Technically obfuscation is perfect until it's found. And many times it's never found (the same is true for passwords in general, you could argue that's a form of obfuscation). For example who would ever find a compressed file that masquerades as completely unrelated and harmless looking plain text that was made with a custom dictionary? I think it's more about how good the obfuscation is rather than it being used at all.
This has been disproven many times. Way back in 2010 it was demonstrated that any 14 character password with special characters could be guessed within 10 seconds using a rainbow table. Likewise obfuscation only hides defects from people, not bots, which only serves to speed compromise and slow resolution.
This is not what the author was suggesting. The author is suggesting that, more people using an open source piece of code has a higher chance to be revised which ultimately would lead to a better security.
Who checks dependencies other than the author of the library ? The only time I check them is when they break and that's not a good thing.
I see this argument as “it’s not my job” type of argument.
Most of the time you just install and use. If I had infinite time, I’d do it because it’s fun but I don’t so I don’t.
If there’s a trust chain and I know for sure certain libraries are reviewed I’d have a peace of mind. Alas, that’s not the case and we spend our days in back burner paranoia or blissful ignorance.
This argument comes up super frequently. Yes, more people actually reading the source code is better for identifying security vulnerabilities, but that almost never how it’s either articulated or implied.

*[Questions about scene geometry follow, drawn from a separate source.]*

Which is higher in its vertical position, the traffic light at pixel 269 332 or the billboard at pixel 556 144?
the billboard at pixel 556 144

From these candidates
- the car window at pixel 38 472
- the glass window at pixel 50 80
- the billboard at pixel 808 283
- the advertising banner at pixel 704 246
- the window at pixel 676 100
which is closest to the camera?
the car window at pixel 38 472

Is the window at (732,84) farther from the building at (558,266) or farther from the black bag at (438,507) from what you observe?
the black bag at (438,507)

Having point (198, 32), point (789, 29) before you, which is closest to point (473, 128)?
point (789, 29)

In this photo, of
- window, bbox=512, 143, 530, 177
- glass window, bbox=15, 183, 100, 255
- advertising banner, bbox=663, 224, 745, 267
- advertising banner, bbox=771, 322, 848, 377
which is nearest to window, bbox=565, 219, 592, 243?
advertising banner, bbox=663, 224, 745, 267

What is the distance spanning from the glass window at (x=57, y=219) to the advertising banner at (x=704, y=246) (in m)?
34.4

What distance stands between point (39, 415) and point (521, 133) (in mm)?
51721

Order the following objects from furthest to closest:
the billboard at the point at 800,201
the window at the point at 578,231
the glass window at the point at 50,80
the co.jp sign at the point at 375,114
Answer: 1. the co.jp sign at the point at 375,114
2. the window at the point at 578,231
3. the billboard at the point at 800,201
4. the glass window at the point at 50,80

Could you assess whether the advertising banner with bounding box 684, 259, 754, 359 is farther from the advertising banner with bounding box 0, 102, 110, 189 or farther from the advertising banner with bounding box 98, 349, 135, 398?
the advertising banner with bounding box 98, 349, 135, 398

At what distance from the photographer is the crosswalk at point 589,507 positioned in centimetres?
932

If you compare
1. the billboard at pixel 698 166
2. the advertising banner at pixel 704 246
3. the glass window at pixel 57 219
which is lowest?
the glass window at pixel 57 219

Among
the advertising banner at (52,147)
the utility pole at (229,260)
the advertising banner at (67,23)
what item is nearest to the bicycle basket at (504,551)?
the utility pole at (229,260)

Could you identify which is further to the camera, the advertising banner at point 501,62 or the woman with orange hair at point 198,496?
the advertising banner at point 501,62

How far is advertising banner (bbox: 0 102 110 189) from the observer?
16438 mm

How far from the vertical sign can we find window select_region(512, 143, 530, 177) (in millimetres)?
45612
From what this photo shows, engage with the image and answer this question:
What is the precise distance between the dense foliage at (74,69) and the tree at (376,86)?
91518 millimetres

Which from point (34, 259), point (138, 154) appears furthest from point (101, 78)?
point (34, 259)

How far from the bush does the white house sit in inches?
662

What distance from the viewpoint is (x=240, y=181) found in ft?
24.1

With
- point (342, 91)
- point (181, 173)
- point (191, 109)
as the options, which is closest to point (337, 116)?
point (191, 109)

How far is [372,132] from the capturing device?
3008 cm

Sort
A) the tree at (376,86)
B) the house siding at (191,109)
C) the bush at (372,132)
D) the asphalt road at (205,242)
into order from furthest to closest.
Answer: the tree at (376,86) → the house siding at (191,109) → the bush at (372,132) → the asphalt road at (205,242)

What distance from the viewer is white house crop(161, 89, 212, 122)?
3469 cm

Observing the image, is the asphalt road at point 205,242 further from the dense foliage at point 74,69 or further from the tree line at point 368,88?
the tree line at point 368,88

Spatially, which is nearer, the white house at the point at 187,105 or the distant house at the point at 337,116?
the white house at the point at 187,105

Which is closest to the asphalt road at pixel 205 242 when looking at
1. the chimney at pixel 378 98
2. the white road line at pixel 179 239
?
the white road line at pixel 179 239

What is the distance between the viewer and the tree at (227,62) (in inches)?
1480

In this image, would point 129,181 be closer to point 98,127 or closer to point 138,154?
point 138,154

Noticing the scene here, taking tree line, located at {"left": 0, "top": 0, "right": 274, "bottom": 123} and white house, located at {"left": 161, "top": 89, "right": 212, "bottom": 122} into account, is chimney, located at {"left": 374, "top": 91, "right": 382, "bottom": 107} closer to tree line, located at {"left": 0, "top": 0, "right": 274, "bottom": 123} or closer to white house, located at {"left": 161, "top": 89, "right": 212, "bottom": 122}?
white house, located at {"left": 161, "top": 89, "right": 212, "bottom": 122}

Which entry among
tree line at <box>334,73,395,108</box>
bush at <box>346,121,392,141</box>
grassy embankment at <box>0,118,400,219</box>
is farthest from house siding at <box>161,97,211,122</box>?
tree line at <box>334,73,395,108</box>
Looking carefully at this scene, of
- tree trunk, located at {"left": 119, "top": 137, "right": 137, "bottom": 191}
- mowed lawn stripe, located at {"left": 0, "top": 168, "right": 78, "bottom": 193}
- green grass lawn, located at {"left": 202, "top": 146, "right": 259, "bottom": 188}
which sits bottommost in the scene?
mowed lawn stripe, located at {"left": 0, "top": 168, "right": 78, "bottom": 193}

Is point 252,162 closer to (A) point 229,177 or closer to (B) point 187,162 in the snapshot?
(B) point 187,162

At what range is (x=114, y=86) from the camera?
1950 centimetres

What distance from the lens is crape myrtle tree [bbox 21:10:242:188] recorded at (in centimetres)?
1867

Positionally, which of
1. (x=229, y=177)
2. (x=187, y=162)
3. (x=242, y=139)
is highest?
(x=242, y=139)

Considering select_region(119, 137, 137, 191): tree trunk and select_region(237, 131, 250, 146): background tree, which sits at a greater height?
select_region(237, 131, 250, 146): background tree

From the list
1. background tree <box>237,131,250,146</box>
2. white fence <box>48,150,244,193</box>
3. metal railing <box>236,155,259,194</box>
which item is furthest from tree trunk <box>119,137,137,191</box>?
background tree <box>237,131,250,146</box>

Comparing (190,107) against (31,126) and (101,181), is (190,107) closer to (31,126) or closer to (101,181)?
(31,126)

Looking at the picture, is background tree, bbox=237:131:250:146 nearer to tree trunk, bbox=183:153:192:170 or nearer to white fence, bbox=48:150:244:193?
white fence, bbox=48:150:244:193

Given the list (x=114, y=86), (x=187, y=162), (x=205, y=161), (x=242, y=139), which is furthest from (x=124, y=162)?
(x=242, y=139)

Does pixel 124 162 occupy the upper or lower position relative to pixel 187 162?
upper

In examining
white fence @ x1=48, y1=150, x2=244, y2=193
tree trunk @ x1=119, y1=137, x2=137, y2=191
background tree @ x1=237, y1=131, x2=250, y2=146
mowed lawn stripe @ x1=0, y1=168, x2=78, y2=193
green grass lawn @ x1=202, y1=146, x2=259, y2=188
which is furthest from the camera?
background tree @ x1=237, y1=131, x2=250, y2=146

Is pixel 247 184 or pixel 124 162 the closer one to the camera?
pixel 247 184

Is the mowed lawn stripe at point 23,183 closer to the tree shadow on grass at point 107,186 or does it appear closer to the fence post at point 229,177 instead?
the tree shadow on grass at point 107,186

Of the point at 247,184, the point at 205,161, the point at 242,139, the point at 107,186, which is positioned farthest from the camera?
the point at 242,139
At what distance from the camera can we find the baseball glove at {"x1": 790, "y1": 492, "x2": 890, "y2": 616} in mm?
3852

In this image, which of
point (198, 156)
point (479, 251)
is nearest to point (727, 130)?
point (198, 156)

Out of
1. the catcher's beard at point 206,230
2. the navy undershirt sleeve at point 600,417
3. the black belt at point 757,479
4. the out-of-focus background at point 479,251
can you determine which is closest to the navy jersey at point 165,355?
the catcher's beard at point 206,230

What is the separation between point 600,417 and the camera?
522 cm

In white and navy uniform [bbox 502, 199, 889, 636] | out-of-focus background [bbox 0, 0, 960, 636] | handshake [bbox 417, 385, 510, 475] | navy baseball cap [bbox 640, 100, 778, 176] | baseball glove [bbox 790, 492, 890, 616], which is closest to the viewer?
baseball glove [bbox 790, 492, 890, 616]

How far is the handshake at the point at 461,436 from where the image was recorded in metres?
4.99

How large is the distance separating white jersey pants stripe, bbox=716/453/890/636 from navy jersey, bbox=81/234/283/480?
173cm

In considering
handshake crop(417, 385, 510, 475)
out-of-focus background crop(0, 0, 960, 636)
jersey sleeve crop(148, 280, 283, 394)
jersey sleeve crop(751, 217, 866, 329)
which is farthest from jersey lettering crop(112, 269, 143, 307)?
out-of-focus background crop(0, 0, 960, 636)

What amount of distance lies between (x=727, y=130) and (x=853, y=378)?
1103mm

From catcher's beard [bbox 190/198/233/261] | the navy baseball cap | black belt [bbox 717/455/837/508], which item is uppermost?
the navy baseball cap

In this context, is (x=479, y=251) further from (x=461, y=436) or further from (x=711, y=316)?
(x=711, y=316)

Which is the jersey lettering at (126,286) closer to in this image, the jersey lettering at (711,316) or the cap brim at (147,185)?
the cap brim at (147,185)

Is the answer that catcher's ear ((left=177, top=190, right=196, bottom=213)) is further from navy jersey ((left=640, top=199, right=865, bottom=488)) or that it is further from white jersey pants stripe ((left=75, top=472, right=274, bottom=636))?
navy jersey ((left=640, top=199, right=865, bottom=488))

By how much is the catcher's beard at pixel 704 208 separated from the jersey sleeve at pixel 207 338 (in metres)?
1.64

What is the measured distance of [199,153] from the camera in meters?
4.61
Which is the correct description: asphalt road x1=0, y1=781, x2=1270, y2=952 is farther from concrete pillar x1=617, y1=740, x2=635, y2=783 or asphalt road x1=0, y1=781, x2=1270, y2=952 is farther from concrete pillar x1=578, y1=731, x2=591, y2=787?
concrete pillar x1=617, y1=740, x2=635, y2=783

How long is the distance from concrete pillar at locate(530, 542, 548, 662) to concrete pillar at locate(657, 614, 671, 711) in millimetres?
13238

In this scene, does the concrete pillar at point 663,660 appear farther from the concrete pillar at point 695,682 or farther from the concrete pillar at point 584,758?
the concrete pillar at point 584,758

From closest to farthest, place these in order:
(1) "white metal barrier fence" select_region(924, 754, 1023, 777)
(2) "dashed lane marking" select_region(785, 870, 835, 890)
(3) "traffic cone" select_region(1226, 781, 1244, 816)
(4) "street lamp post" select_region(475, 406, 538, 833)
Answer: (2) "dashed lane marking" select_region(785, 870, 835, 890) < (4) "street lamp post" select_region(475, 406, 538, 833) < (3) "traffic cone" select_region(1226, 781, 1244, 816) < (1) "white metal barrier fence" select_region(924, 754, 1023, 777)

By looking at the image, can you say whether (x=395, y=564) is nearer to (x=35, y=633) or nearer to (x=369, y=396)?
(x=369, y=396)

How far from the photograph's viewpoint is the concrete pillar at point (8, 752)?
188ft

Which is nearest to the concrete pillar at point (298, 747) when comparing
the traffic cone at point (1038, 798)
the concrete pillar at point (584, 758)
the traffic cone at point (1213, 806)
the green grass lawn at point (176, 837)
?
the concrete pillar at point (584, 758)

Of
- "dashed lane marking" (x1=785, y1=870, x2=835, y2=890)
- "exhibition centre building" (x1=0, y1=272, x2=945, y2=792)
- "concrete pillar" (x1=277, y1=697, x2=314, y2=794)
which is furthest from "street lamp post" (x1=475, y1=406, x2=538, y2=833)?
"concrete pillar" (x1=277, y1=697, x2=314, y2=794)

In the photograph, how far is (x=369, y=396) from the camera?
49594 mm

When most people make this argument the suggestion is that popular software must be more secure because somebody would have certainly identified and reported the vulnerability. That makes several assumptions not qualified by evidence. In other words it’s wishful thinking.
As a case in point when I reported my first V8 defect it was around the time of Node 4.4. Chrome had been out for several years at that point with many millions of users. The defect I found was that V8 could not perform recursion using only function name. WTF. The problem was missing test cases, not a lack of eye balls.